Division of Pediatric Hematology/Oncology, Nationwide Children's Hospital, The Ohio State University, Columbus, Ohio, USA.
Biostatistics Resource at Nationwide Children's Hospital, Columbus, Ohio, USA.
Pediatr Hematol Oncol. 2023;40(5):433-445. doi: 10.1080/08880018.2023.2166634. Epub 2023 Jan 16.

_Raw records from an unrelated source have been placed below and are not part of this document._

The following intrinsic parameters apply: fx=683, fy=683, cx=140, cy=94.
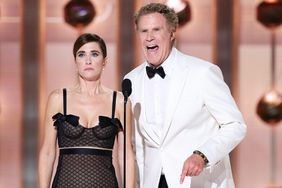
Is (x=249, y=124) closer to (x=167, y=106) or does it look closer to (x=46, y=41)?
(x=46, y=41)

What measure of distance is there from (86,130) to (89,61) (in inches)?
9.4

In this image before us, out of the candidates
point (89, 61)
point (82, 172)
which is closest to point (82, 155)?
point (82, 172)

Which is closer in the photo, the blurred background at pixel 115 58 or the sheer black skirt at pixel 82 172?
the sheer black skirt at pixel 82 172

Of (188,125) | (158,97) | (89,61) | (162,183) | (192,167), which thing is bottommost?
(162,183)

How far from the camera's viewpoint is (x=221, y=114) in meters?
2.45

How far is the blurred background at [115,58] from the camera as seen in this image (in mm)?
3955

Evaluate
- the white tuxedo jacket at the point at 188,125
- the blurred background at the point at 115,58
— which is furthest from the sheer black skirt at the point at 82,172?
the blurred background at the point at 115,58

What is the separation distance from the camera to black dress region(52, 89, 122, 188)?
2303 millimetres

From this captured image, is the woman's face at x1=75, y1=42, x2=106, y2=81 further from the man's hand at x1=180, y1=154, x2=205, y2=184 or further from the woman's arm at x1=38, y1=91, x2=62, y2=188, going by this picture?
the man's hand at x1=180, y1=154, x2=205, y2=184

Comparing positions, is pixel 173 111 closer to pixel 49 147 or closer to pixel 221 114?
pixel 221 114

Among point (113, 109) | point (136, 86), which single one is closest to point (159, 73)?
point (136, 86)

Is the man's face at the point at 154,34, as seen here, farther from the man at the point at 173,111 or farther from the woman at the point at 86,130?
the woman at the point at 86,130

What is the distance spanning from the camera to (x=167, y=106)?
8.24 ft

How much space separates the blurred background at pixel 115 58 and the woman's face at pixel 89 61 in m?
1.57
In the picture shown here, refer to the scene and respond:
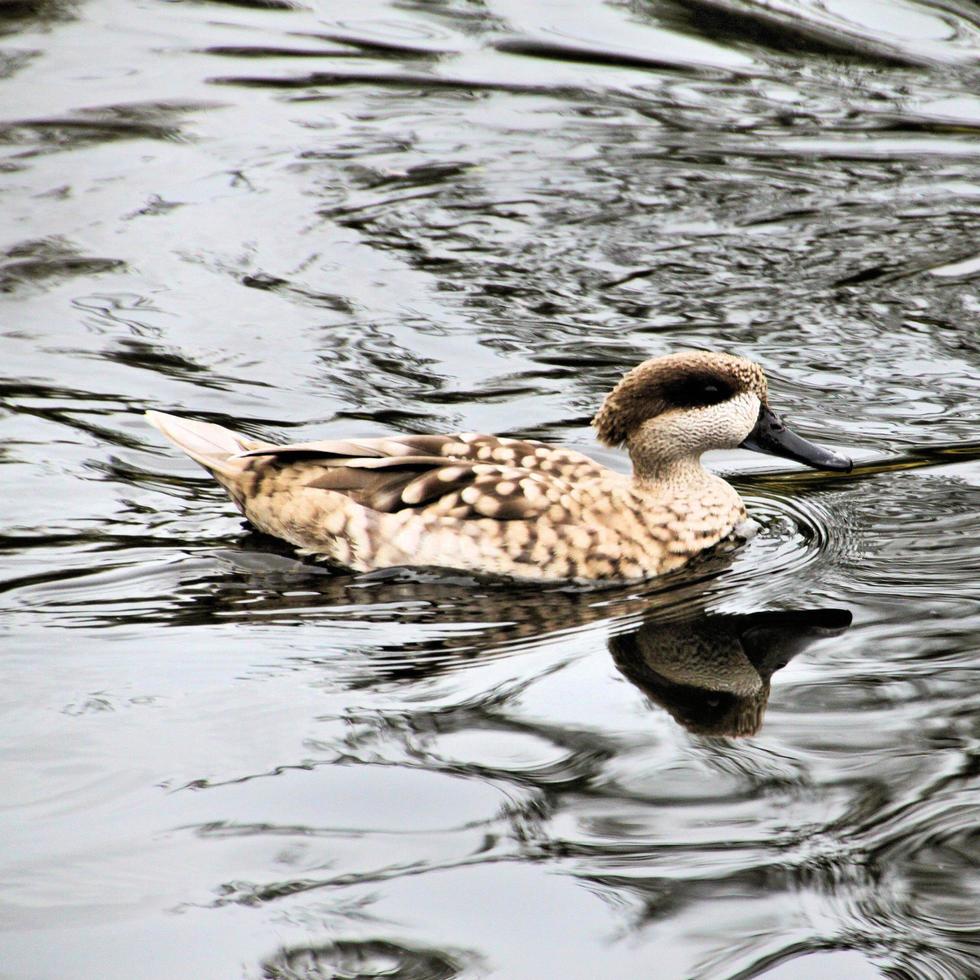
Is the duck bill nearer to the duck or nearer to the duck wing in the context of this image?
the duck

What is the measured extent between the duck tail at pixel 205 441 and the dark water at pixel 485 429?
1.06 feet

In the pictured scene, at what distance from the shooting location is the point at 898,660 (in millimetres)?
6199

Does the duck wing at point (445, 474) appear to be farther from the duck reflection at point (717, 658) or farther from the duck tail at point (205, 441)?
the duck reflection at point (717, 658)

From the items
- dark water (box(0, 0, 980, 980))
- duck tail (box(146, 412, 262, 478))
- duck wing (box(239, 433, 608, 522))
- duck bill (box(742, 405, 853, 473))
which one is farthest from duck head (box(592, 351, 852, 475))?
duck tail (box(146, 412, 262, 478))

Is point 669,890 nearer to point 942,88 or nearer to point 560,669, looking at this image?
point 560,669

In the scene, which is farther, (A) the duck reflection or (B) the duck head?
(B) the duck head

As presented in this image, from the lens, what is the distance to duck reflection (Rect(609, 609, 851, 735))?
19.4 ft

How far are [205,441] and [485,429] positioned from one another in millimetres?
1669

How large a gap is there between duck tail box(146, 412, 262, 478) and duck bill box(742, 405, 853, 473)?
7.54 feet

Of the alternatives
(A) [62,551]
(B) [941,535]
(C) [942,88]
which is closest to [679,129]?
(C) [942,88]

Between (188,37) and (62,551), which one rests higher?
(188,37)

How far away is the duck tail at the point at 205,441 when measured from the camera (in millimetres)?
7613

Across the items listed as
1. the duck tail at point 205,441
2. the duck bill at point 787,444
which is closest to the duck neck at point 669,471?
the duck bill at point 787,444

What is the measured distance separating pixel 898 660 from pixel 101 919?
3.07 metres
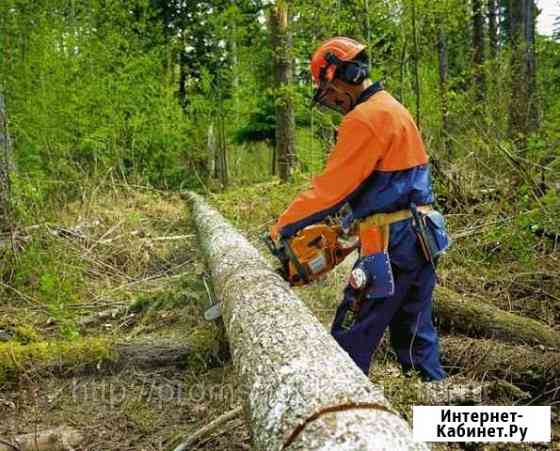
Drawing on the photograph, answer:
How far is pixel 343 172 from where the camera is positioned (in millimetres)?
2879

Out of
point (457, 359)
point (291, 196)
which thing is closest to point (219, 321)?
point (457, 359)

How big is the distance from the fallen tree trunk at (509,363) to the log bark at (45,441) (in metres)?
2.38

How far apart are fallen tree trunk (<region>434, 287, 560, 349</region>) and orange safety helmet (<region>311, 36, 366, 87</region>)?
6.37 ft

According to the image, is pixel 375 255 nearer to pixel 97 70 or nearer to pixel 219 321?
pixel 219 321

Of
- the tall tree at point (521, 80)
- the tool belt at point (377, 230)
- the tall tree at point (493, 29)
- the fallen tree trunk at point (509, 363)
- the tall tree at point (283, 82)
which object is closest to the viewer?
the tool belt at point (377, 230)

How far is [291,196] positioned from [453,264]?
374 centimetres

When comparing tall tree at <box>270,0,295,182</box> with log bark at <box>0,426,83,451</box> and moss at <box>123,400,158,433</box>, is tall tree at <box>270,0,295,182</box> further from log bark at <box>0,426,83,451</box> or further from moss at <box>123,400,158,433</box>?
log bark at <box>0,426,83,451</box>

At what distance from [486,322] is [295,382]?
2.20 metres

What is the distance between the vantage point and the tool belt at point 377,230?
3.00 m

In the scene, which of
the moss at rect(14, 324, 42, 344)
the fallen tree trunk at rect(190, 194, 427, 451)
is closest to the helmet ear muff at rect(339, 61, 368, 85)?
the fallen tree trunk at rect(190, 194, 427, 451)

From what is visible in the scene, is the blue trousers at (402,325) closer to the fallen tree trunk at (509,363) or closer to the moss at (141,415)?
the fallen tree trunk at (509,363)

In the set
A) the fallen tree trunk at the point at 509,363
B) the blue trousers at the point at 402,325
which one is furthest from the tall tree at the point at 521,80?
the blue trousers at the point at 402,325

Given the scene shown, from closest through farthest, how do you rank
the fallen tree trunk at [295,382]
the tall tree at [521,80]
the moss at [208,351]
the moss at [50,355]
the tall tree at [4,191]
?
the fallen tree trunk at [295,382] → the moss at [50,355] → the moss at [208,351] → the tall tree at [4,191] → the tall tree at [521,80]

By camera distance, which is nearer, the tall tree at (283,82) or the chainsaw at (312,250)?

Patients with sickle cell disease (SCD) have a high risk for venous thromboembolism which is associated with increased risk of mortality. Studies examining risk of pulmonary embolism (PE) in children with SCD are lacking. This study was conducted in children with SCD between 0-21 years of age using a nationwide administrative database in the United States- Pediatric Health Information System (PHIS) from January 2010 to June 2021. Diagnostic codes and imaging, procedure, and pharmaceutical billing codes were used to identify PE and potential clinical, demographic, and utilization risk factors. Logistic regression analyses were performed to assess association between risk factors and PE. We identified 22,631 unique patients with SCD with a median age of 10.8 years (range: <0.1-20.9). A total of 120 (0.53%) patients developed a PE with median age of 17.4 years (range: 6.6-20.9) at PE diagnosis. Patients with PE had longer hospitalization and more frequent ICU admissions than patients without PE ( < 0.001). Risk factors significantly associated with PE on multivariable analysis included older age, prior history of central venous line (CVL), acute chest syndrome, and apheresis. Mortality was not significantly different between those with and without PE. The prevalence of PE in hospitalized children with SCD was estimated to be 0.53%. Patients with PE had higher healthcare utilization characteristics. Factors significantly associated with PE suggest that the risk for PE in SCD may be related to the severity of disease state. Future trials are needed for risk stratification and PE prevention strategies in children with SCD.
镰状细胞病(SCD)患者发生静脉血栓栓塞的风险很高,这与死亡率增加有关。目前缺乏研究评估 SCD 儿童发生肺栓塞(PE)的风险。本研究在美国全国性管理数据库-儿科健康信息系统(PHIS)中纳入了 2010 年 1 月至 2021 年 6 月期间 0-21 岁的 SCD 患儿,使用诊断代码和影像学、程序及药物计费代码来识别 PE 和潜在的临床、人口统计学和利用风险因素。采用逻辑回归分析评估了危险因素与 PE 之间的关联。共纳入了 22631 例具有独特 SCD 特征的患者,其年龄中位数为 10.8 岁(范围:<0.1-20.9)。共有 120 例(0.53%)患者发生了 PE,PE 诊断时的年龄中位数为 17.4 岁(范围:6.6-20.9)。与无 PE 患者相比,PE 患者的住院时间更长,更频繁地入住 ICU( < 0.001)。多变量分析显示,PE 的显著危险因素包括年龄较大、既往中央静脉置管(CVL)史、急性胸部综合征和血浆置换。PE 组和非 PE 组患者的死亡率无显著差异。住院 SCD 患儿中 PE 的患病率估计为 0.53%。PE 患者的医疗保健利用特征更高。与 PE 显著相关的因素表明,SCD 中 PE 的风险可能与疾病严重程度有关。未来需要进行风险分层和 SCD 患儿 PE 预防策略的临床试验。